Нина замолчала. Ее никогда не приглашали гулять, она привыкла к этому, но все равно каждый раз обижалась.
— Шла бы ты в монастырь, — не очень деликатно сказал Андрей, натягивая тужурку. — Там и дело, и забота, и не скучно.
— Мне нельзя, — возразила Нина, — у меня хозяйство, дом. К тому же я замуж пойду. Я буду хорошей хозяйкой, не веришь?
— Верю.
Провожая, Нина умоляла Андрея, чтобы он не ходил темными переулками — там грабят. Она даже стала рассказывать, кого и когда ограбили, но Андрей уже не слушал.
Он оглянулся от угла — Нина стояла у ворот и смотрела ему вслед. Господи, подумал Андрей, до чего же ей одиноко!
Фонарей в городе стало втрое меньше, да и те, что были, горели плохо. Прохожих было мало — и только мужчины. На Пушкинской, у витрины — Андрей запомнил этот момент — ему вдруг стало страшно в этом чужом обреченном городе, и он поспешил обратно.
Нина ждала его за калиткой. Вернее всего, она так и простояла за калиткой те полтора часа, что Андрей гулял. Увидав вопрос в глазах Андрея, она быстро сказала:
— Прости. Мне стало так скучно, что я вышла тебя встретить. Минуту назад.
Она шла рядом с ним, говоря монотонным высоким голосом:
— Знаешь, Андрюшенька, когда я обыкновенно живу, приду со службы и от усталости буквально валюсь — нарочно так, чтобы не скакать.
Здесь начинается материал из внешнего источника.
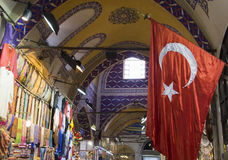 One day in the grand bazaar stock photos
А сегодня ты приехал и сидел, чай пил, а я поняла, что завтра ты уедешь, и такое одиночество на меня напало, ты просто не представляешь.
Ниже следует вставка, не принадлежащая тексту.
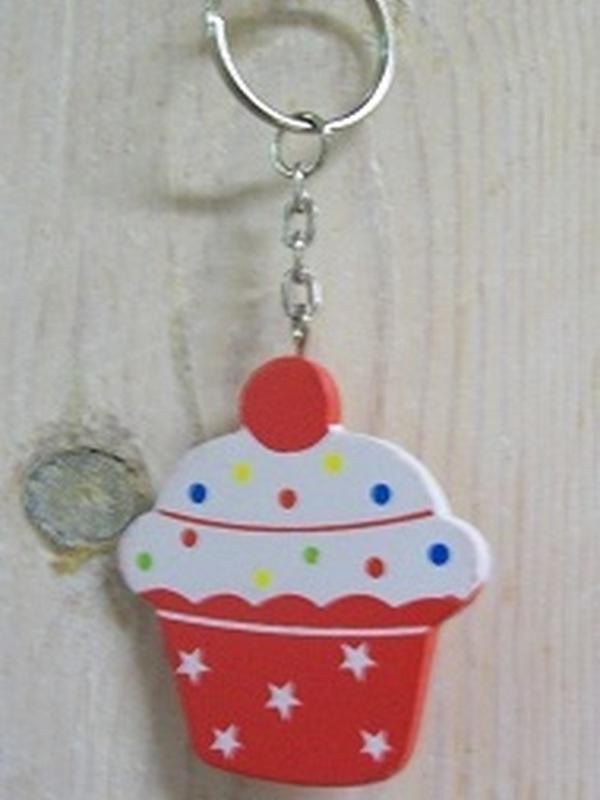 Cupcakes Sleutelhanger Plat Rood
— Представляю, — искренне сказал Андрей. — Тебе замуж пора.
— Ох, кто меня возьмет, я же некрасивая, — сказала Ниночка. — Сам же мне монастырь предлагал. Я понимаю.
— Это неправда, — сказал Андрей почти убежденно, — для того чтобы выйти замуж, быть счастливой и сделать счастливым другого человека… — Андрей перевел дух, словно говорил с амвона перед онемевшей аудиторией старых дев, — не нужна яркая красота. А ты привлекательная и умеешь вести дом…
— Я всю жизнь мечтала о горничной, я ненавижу мыть пол. Кто мыл пол, тот никогда не станет богатым.
— Прекрати эти пустые речи! — сказал Андрей. — Я тебе даю слово, что ты еще найдешь свое счастье. Вот посмотри, я сам не такой уж красивый, а ведь не расстраиваюсь.
— Вот и возьми меня замуж, — сказала громко Нина, и после длинной неловкой паузы она покраснела, пальцами стала поправлять завязки пелерины и сказала: — Ты только не воображай, что я серьезно, я просто тебя поймала на лжи. Ты солгал мне.